Is it possible to predict the results of an election? Here is how to do it.
Bootstrapping is a method to sample a population and assign and determine bias, variance, confidence intervals and prediction error within your sample of the population. We can then use the proportions of our sample to estimate the proportions of the population.
We often use bootstrapping in medical trials where we take a small proportion of the population and provide a treatment to one group and a placebo to the other group. The Expected value of the entire population and the standard error in our prediction of the two groups is then measured to determine the effect of the disease with and without treatment.
By knowing the Expected value (EV) and Standard error (SE) in our sample we can find the confidence interval (CI)- hence determine whether our results were a fluke or whether the difference in our sample is of statistical significance.

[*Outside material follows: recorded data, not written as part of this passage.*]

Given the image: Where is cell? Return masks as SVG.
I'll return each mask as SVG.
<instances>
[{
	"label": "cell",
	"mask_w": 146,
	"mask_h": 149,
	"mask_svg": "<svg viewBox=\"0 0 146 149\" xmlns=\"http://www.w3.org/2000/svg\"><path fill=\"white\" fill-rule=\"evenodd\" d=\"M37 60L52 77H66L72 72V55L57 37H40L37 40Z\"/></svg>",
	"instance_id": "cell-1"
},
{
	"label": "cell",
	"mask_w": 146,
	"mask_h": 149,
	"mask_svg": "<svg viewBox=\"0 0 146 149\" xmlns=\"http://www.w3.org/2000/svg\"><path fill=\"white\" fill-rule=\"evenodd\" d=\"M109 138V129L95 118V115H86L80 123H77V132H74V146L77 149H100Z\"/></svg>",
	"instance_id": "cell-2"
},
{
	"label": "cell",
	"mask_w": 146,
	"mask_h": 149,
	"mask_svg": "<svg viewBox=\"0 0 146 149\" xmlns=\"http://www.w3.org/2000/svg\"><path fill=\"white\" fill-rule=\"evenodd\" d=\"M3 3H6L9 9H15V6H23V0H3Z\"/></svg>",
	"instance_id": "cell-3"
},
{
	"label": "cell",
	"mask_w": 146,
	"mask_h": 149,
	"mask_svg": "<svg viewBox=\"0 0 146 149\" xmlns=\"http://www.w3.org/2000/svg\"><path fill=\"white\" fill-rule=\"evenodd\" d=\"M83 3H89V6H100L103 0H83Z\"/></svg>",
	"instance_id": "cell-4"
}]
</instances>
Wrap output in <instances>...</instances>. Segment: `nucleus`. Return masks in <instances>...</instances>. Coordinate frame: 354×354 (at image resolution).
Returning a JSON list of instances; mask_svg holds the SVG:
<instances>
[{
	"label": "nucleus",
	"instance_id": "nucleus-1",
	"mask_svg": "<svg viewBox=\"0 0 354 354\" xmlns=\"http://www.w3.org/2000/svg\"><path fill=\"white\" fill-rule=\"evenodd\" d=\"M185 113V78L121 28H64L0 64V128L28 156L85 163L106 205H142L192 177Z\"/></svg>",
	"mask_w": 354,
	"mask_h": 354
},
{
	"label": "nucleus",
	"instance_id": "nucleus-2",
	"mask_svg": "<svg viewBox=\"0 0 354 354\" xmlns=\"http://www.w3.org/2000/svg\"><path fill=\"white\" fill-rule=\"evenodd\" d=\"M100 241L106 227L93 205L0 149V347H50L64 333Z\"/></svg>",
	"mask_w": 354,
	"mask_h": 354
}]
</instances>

- EVproportion=meanbox=population proportion
- SEproportion=SDbox/√sample size
As we have seen before, our measurements lie on a standard curve. Where moving 1 SD from the mean will cover 68% of our data, two standard deviations from the mean will cover 95% of our data and 3 SD from the mean will cover 99.7% of our data.
Therefore, taking our EV of the proportion and +/- the SE * 2 we get a confidence interval of 95%. This is the conventional size of the confidence interval.
This means taking a series of samples of our population and calculating the 95% confidence interval of each of those samples then 95 out of 100 times you do this – the true mean value for the population will be in those intervals.
Back to our medical trial example. We can use the confidence interval to determine whether the treatment group performed better due to a sampling fluke, or whether this trend would be found if the entire population after treatment.